**Excerpt provided:**
◇ ◇ ◇ ◇ ◇ ◇ ◇
( ESNUG 435 Item 3 ) -------------------------------------------- [12/08/04]
Subject: ( ESNUG 433 #1 ) Two Hands-On Users Report On Sierra Pinnacle
> What do you hear about Sierra Design Automation and their claims about
> Pinnacle handling far more gates overnight than Synopsys PhysOpt or
> Magma Blast Fusion? The numbers claimed are 10 M gates vs 2-3 M gates
> for Synopsys and Magma. What's the truth here?
>
> - Paul Wick
> Seligman Mutual Funds Palo Alto, CA
From: Kazuyuki Dei <kdei=user domain=fma.fujitsu spot calm>
Hi John,
We have been using Pinnacle for a few months now. We have run 9 designs
through Pinnacle, and are seeing very good results: high capacity, fast
runtime, and better quality results. Ours is a typical ASIC netlist
handoff model where we receive the netlist and SDC from our customers
and we take it through the physical implementation flow through P&R
(Cadence SoC Encounter and NanoRoute), extraction (Simplex Fire&Ice
and in-house), VoltageStorm for IR drop analysis, and PrimeTime for
final timing analysis with our internal delay calculator.
The following highlight our most recent design run through Pinnacle.
Design -- 1.4 M placeable instances run flat in Pinnacle, @ 200 MHz
Capacity -- 2.6 GB memory footprint in a 32-bit Linux machine to perform
placement, optimization, routing and timing.
We even loaded the entire routed database back into Pinnacle and did a full
post-route optimization on the design in a 32-bit Linux box as well. In
addition, during our initial trials we loaded and placed 2.3 M instances
(around 10 M equivalent gates) in less than 3.7 GB. Therefore, to answer
Paul's question, Pinnacle's feasibility might be close to 10 M gates
in a 32-bit Linux box for our designs, which is pretty impressive.
◇ ◇ ◇ ◇ ◇ ◇ ◇
**Supplied data:**
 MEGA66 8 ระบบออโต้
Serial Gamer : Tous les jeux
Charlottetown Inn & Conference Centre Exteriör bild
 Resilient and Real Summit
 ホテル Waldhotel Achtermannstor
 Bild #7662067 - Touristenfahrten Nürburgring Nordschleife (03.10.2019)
◇ ◇ ◇ ◇ ◇ ◇ ◇
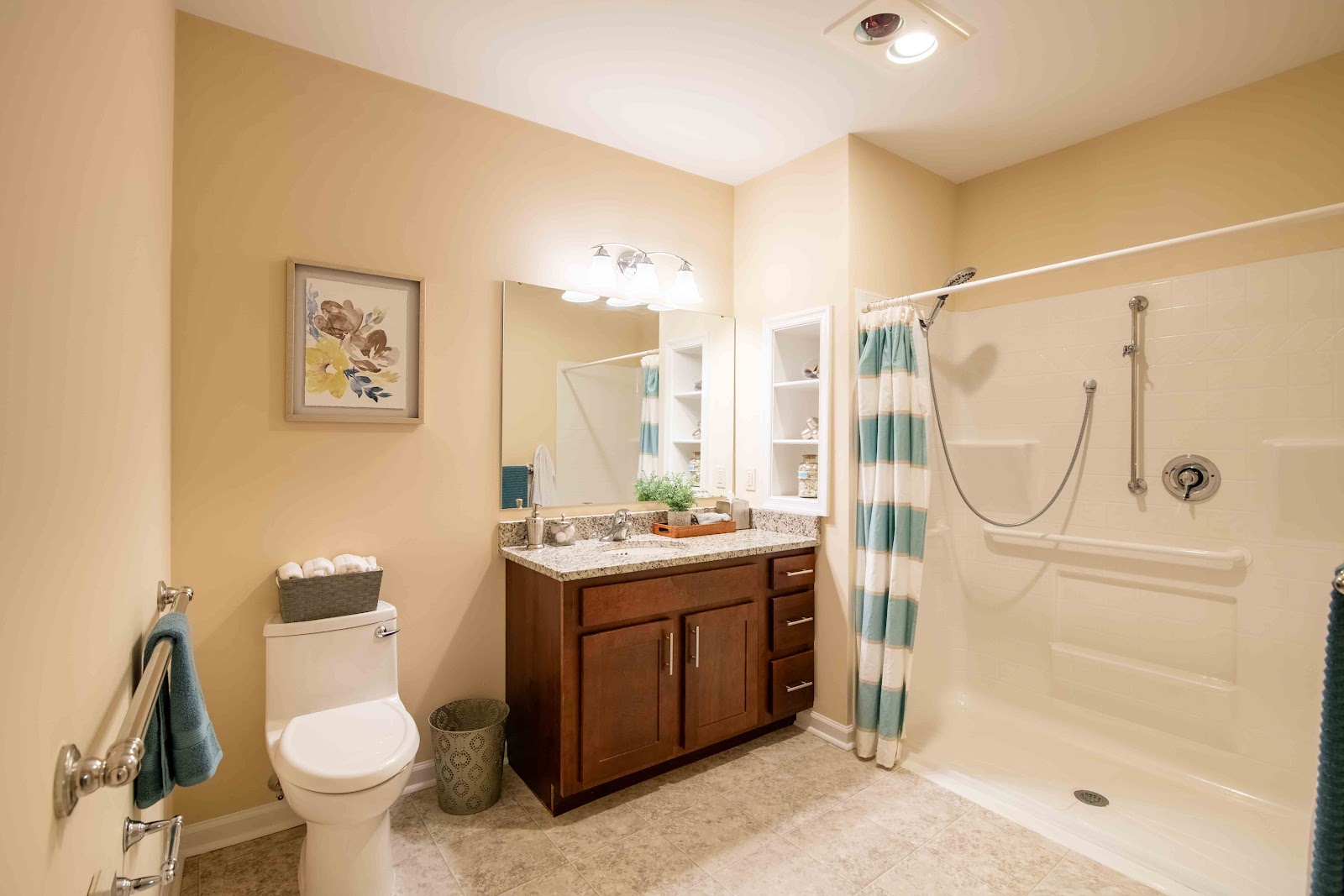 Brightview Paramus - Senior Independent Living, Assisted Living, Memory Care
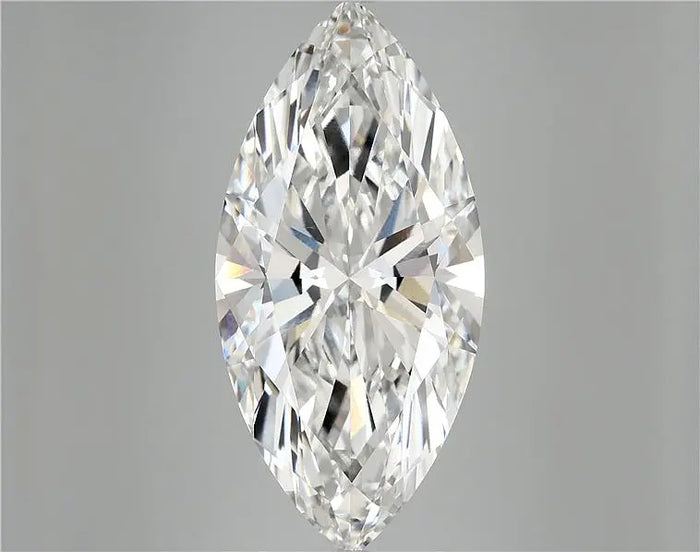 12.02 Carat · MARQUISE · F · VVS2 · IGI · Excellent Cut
◇ ◇ ◇ ◇ ◇ ◇ ◇
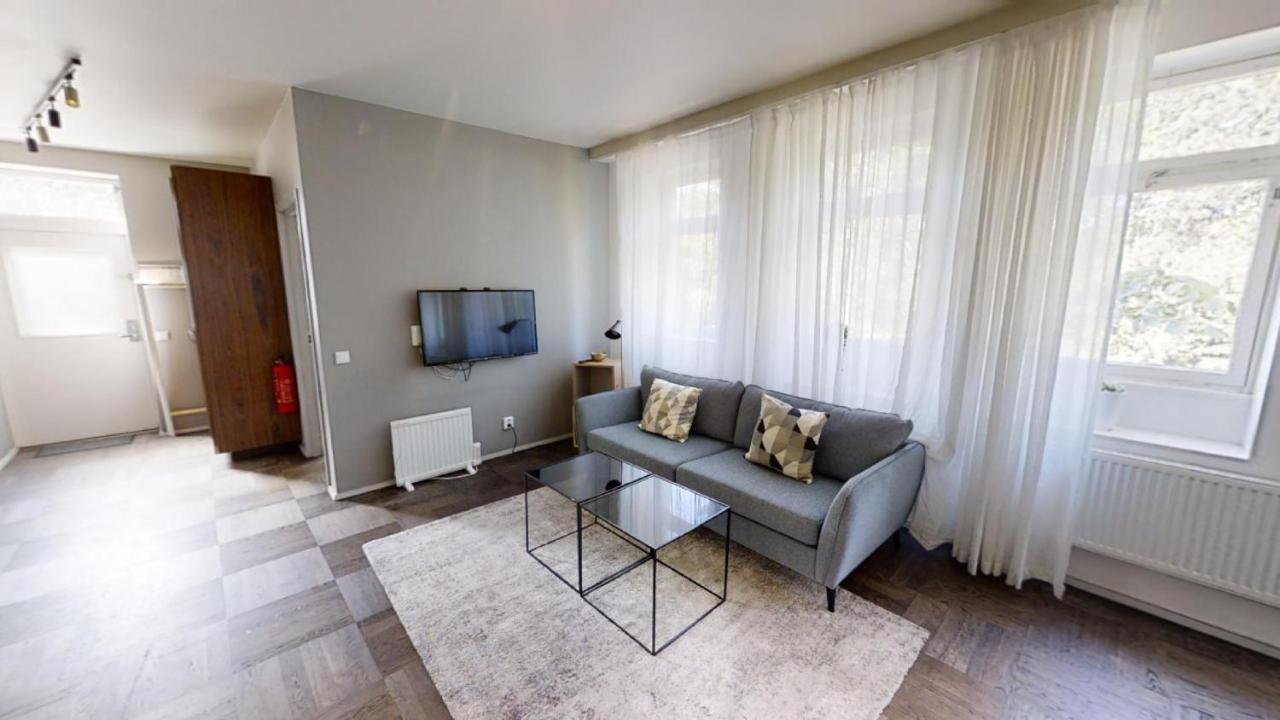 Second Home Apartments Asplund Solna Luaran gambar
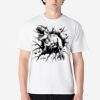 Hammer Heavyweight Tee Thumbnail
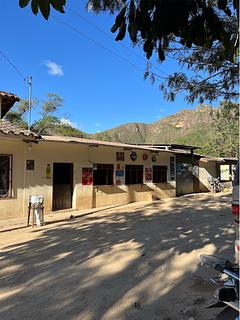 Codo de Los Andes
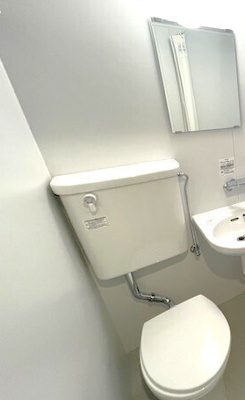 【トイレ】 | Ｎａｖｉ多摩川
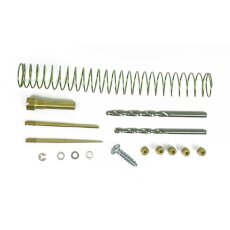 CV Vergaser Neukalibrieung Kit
◇ ◇ ◇ ◇ ◇ ◇ ◇
**Questions on the material:**
**a)** In the ESNUG post about Pinnacle, what memory footprint did the most recent design of 1.4 M placeable instances need?
**b)** Reproduce the part of the ESNUG post about Pinnacle that opens with the words containing "Design -- 1.4" and closes with "routing and timing.".
**c)** Carry on the ESNUG post about Pinnacle from the point where it stops.

**Results for the exercise:**
**a)** It needed 2.6 GB on a 32-bit Linux machine.

**b)**
Design -- 1.4 M placeable instances run flat in Pinnacle, @ 200 MHz
Capacity -- 2.6 GB memory footprint in a 32-bit Linux machine to perform
placement, optimization, routing and timing.

**c)**
Speed -- 18 hours from netlist to detailed, optimized placement, including
full global routing done on a 3.2 GHz, 32-bit Pentium processor. Also,
the way Pinnacle performs optimization, it can tell you after about
5-6 hours roughly what the quality of results will be. Time to an answer
is very important to us as each iteration of the design in our existing
Cadence flow takes days.
Better quality results -- from the customer netlist handoff of this
design, we had very good timing results from Pinnacle within a few
iterations of the tool in a 2 day period. Our SoC Encounter flow did not
match the QoR of Pinnacle. The Cadence flow took weeks to get to their
best result and required a 64-bit machine to run the design.
Gotchas in Pinnacle:
One issue on this design was that the Clock Tree Synthesis engine for
Pinnacle was not yet released. This meant we had to go in and out of
the tool for this, which is kind of clunky. We have a couple of other
issues with Pinnacle which required workarounds:
a. Pinnacle doesn't support SDF, which is our traditional
customer deliverable.
b. Gate placement in Pinnacle doesn't check pin blockages for
pre-routes immediately above the pins, so we occasionally
have a few blocked pins.
c. Its power router is not full-featured, does not support
conformal ring structures and elaborate power structures.
Currently we are using SoC Encounter for our power creation.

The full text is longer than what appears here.